Prostate cancers are often treated with hormone therapies that target the androgen receptor (AR) – a large protein that switches on signals telling the cell to divide, and which can become overactive in prostate cancer cells.
AR relies on interactions with several other proteins, such as HSP90 and p23, which help fold it into its active form.
Crucially this means that drugs to block p23 could be effective at treating prostate cancers that have become resistant to HSP90 inhibitors – which are currently being trialled in breast and prostate cancers.
Study leader, Dr Charlotte Bevan, from the Department of Surgery and Cancer at Imperial College London, said: “Cell signals from the androgen receptor (AR) drive many prostate cancers and our team is part of an ongoing international effort to find new drug targets that can potentially disable this key protein.

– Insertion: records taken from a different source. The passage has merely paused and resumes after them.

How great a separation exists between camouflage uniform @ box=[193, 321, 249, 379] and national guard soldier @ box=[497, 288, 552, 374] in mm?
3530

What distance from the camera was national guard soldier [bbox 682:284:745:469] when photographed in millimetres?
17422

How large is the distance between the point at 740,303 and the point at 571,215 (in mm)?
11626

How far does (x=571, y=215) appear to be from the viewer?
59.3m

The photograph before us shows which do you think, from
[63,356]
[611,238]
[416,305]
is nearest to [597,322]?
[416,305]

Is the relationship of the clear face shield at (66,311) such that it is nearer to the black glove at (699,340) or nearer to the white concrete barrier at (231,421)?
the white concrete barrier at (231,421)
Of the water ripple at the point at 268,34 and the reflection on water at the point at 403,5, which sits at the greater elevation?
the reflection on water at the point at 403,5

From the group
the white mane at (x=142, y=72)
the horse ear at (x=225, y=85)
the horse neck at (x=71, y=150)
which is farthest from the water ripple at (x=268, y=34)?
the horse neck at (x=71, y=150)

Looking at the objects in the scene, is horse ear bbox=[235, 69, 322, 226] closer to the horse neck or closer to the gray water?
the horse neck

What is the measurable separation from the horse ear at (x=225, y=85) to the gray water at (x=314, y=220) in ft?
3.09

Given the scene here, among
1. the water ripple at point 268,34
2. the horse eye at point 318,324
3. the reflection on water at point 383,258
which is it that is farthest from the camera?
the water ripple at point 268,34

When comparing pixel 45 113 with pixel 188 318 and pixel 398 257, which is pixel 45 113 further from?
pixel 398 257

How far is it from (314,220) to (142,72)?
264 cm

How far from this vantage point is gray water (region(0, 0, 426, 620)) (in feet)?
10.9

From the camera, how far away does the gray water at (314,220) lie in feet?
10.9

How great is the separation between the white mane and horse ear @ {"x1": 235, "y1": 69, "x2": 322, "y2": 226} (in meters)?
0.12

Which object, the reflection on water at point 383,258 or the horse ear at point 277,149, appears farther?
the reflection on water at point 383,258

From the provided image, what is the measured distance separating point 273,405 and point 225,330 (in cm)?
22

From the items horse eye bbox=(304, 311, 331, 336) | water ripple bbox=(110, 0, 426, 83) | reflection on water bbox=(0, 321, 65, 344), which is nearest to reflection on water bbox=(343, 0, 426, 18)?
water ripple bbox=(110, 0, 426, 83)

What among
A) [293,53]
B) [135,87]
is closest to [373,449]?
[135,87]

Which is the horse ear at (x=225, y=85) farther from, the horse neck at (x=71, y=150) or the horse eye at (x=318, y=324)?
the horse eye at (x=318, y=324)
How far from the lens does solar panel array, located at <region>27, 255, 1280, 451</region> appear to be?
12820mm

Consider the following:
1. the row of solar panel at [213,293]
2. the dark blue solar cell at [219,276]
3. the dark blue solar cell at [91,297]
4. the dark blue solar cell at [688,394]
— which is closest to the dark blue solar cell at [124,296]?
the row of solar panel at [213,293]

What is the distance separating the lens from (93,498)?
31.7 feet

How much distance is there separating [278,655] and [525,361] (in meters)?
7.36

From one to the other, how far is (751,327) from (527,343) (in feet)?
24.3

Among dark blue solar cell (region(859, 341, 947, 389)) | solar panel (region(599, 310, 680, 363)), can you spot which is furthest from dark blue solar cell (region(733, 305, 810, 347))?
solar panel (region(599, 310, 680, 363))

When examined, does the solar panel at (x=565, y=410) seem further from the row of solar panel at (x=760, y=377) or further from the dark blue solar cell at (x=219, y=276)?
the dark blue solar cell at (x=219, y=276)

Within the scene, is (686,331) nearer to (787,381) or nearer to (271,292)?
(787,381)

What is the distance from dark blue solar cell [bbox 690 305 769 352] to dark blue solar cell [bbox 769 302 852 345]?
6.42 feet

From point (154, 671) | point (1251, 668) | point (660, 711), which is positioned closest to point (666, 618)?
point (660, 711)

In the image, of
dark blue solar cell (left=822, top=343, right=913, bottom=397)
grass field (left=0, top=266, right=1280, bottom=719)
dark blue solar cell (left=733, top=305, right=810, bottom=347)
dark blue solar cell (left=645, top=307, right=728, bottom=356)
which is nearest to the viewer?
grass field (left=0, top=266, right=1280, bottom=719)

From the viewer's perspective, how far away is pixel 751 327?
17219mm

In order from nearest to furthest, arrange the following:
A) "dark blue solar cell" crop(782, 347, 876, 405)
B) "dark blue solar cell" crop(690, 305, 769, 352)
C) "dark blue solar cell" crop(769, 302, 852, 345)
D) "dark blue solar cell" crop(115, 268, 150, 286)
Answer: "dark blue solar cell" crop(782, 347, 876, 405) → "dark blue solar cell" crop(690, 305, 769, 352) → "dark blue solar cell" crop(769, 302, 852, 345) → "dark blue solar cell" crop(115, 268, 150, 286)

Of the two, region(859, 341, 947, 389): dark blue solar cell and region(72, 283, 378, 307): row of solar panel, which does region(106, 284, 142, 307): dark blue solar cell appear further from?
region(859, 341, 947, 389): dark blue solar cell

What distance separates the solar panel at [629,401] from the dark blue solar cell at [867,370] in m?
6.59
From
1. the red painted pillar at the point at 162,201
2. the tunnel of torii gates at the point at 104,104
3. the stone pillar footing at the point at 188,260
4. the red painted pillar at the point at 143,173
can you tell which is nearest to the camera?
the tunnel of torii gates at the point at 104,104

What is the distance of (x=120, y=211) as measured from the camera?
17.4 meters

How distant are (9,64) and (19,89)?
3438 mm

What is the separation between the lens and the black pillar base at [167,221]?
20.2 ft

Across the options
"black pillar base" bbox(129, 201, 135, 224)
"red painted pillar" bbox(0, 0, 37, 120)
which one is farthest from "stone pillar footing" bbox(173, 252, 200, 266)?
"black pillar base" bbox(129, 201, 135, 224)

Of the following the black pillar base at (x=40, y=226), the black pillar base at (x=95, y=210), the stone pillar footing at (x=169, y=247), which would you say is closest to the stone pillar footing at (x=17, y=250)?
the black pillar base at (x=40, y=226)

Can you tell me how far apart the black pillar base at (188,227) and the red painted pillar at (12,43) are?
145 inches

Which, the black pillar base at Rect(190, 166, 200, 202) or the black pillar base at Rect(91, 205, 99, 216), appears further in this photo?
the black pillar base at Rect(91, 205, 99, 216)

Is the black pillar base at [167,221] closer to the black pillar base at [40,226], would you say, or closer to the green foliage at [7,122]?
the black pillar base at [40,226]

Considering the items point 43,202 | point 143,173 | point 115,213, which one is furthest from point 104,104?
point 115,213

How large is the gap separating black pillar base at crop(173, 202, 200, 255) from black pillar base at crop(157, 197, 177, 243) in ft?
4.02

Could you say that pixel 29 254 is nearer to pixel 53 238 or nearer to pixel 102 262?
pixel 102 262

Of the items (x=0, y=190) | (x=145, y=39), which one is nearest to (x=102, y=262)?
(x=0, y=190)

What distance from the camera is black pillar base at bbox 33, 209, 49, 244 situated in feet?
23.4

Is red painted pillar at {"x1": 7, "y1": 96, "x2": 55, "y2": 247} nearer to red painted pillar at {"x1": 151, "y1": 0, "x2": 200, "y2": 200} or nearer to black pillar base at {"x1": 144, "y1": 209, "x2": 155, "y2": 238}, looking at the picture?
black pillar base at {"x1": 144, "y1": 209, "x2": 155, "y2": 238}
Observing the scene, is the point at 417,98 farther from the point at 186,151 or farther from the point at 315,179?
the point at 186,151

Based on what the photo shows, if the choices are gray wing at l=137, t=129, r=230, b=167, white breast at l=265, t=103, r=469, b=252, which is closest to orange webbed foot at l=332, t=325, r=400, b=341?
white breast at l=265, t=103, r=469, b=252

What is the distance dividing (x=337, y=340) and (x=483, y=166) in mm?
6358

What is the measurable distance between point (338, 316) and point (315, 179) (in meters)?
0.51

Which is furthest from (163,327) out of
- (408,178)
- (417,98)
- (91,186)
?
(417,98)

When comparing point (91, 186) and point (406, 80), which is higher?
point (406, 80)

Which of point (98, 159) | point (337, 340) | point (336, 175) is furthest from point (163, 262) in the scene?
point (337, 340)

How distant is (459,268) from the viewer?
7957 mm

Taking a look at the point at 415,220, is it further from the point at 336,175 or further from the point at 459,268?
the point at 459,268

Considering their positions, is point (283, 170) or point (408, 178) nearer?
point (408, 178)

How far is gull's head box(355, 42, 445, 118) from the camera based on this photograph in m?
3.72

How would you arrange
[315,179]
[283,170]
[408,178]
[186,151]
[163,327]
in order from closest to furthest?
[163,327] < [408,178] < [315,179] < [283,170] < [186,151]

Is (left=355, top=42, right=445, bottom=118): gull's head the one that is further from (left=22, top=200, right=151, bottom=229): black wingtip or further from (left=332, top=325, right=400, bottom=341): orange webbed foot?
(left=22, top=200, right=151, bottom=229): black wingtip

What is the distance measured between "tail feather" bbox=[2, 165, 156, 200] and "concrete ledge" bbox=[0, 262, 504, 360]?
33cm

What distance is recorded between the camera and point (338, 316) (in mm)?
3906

“Previously it was thought that HSP90 and p23 went hand in hand, so we were surprised to find that p23 was also able to boost the activity of the androgen receptor even when we used a modified form that was unable to bind HSP90.
“Excitingly, drugs that block p23 such as Celastrol, which is derived from a plant used in Chinese medicine, have shown early promise in treating several diseases, such as arthritis and asthma, meaning this research is already a step closer to the clinic. The next stage will be to test the effects of such drugs on prostate cancer cells in the lab.”
The researchers used antibodies specifically designed to target p23 to show that levels of the protein are higher in the nucleus of prostate cancer cells compared to normal cells. They also used a modified form of p23, unable to bind HSP90, to show that p23 can act independently of HSP90 and does not necessarily need the protein to interact with the AR.
Dr Julie Sharp, senior science information manager at Cancer Research UK, said: “These results provide an alternative route by which scientists could potentially target prostate cancer by halting AR activity. What’s more, p23 has a much more defined role in the cell than HSP90, meaning that drugs that target it could potentially have fewer side effects for patients than HSP90 inhibitors. We hope these findings will lead to better treatment options for men with prostate cancer.”